Aims

Through Nested Phoenix, we aim to provide the new generation of simulation engine that enables bottom-up, high resolution material stocks and flow analyses and life cycle assessments of the built environment.

Most existing models are either top-down, or lack the architecture/construction/landscape architecture knowledge to provide detailed models of buildings, infrastructure assets and greenery in cities. We want to combine expert built environment knowledge with advanced object-oriented python programming to provide the research community and the actors of the built environment with a robust, flexible, comprehensive and transparent model to help humanity tackle the climate emergency and operate within the planetary boundaries.

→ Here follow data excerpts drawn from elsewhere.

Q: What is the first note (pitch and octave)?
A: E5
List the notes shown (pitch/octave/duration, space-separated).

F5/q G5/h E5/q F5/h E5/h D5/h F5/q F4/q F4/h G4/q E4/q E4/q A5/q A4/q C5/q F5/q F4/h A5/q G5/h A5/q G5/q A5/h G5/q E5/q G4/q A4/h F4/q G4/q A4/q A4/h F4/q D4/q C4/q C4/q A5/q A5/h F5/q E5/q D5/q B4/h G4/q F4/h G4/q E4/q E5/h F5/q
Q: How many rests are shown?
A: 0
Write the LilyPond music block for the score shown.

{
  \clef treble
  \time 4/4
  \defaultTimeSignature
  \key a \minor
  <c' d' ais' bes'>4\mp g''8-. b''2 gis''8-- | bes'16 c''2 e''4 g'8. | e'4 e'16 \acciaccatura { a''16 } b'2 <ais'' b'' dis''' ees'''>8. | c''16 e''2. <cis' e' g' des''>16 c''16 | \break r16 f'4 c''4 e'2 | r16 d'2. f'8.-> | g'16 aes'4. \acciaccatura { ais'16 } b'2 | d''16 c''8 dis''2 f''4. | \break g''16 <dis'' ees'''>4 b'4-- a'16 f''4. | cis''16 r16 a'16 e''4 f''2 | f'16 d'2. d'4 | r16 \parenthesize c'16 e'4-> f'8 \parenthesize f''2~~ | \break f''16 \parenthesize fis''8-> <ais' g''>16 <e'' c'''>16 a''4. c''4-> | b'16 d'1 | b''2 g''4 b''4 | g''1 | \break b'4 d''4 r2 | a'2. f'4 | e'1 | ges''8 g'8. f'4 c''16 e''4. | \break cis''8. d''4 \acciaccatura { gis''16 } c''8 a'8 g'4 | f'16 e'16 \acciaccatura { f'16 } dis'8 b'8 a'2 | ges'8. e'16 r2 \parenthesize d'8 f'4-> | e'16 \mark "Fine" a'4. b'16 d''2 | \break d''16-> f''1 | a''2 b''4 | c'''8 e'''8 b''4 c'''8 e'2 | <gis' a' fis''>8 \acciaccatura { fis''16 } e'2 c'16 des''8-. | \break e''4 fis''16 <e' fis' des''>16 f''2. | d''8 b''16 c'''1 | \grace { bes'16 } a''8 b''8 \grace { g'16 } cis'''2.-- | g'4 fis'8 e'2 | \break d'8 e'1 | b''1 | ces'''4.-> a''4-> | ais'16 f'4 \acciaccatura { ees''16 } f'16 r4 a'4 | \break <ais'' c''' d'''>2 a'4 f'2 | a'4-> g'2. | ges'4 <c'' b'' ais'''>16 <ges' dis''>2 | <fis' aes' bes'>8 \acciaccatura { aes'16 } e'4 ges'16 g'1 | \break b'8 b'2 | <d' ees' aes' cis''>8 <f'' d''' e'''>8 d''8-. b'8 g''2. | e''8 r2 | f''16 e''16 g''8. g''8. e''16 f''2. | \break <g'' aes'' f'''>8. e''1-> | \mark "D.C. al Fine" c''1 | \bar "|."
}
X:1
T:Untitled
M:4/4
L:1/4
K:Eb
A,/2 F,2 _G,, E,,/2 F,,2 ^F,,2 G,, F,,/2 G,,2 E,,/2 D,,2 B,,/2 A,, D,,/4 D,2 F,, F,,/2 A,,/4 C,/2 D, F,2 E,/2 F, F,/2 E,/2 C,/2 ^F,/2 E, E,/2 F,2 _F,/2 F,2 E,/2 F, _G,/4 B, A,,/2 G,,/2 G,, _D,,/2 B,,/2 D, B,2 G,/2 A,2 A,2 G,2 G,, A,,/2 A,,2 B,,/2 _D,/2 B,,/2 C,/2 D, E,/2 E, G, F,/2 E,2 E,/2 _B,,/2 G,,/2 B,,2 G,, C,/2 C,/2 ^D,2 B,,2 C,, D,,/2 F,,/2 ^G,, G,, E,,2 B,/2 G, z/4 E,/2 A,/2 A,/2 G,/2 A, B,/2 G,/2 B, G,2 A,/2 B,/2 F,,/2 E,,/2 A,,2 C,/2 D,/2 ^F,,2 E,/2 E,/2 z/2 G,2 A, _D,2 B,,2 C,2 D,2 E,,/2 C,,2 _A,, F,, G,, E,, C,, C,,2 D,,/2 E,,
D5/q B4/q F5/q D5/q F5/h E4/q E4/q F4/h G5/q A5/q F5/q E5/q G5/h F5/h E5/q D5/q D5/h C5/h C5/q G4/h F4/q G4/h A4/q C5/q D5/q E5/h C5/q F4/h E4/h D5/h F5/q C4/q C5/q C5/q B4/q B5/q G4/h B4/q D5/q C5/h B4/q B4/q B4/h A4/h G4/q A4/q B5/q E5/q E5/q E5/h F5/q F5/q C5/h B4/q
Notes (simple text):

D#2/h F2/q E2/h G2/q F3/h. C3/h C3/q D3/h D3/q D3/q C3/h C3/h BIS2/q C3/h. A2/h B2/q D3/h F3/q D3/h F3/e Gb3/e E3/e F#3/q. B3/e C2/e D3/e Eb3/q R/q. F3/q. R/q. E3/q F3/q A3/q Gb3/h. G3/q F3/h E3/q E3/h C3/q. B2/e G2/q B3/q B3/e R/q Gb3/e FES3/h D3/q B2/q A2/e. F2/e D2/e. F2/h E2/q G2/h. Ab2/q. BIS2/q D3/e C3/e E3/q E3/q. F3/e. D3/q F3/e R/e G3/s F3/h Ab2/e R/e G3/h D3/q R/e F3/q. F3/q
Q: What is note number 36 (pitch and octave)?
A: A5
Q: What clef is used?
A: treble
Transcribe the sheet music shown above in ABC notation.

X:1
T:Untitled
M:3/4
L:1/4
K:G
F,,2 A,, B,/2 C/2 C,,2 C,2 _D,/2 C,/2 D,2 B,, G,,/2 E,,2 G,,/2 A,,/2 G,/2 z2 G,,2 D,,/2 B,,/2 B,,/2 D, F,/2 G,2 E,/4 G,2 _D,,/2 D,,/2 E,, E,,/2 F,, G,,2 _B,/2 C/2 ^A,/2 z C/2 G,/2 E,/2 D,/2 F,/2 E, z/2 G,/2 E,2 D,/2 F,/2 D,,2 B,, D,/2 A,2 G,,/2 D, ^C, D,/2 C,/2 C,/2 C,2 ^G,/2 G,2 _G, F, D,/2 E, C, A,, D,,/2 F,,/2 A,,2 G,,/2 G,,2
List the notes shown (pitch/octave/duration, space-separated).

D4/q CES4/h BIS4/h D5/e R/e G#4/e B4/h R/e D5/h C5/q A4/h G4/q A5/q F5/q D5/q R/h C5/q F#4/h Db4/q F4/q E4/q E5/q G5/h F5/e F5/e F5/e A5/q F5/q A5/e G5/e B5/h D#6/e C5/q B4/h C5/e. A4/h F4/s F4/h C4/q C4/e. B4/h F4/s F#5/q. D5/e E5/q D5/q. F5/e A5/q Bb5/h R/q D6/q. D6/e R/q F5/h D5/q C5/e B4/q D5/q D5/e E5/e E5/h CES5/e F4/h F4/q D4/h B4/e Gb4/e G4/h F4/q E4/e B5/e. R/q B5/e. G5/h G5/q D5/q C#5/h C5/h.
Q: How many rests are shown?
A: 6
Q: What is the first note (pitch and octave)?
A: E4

Nested Phoenix capitalises on the broad expertise of its team members and their international insights to provide models at the forefront of science. It is currently funded by the Belgian Fund for Scientific Research (F.R.S. - FNRS).

History

Nested Phoenix is the sequel to the original model developed by André Stephan during his PhD, completed in 2013. Since then, it has taken many shapes and forms and involved a range of collaborators from different countries, including Australia, Belgium, Switzerland and Chile and involving university partners as well as UN-Habitat. The name Nested Phoenix was adopted in 2017 at the Melbourne School of Design of The University of Melbourne and has been used ever since.

What's in a name?

The name Nested Phoenix reflects the nested nature of the model, replicating the built environment. It encapsulates materials, into elements, into assemblies, into buildings, into precincts, into cities. The phoenix part of the name is aspirational. We would really like buildings to be like the mythical bird, i.e. live 500 years and be reborn from their own ashes at the end, in a circular economy paradigm.

The word Phoenix is also a personal tribute from the lead researcher to Ikki, the Phoenix Bronze Saint in the epic manga Saint Seiya from the eighties. Finally, for the keen observer, the wings of the Phoenix are the Cedar of Lebanon, a tree that lives millennia and grows in the birthplace of the lead researcher.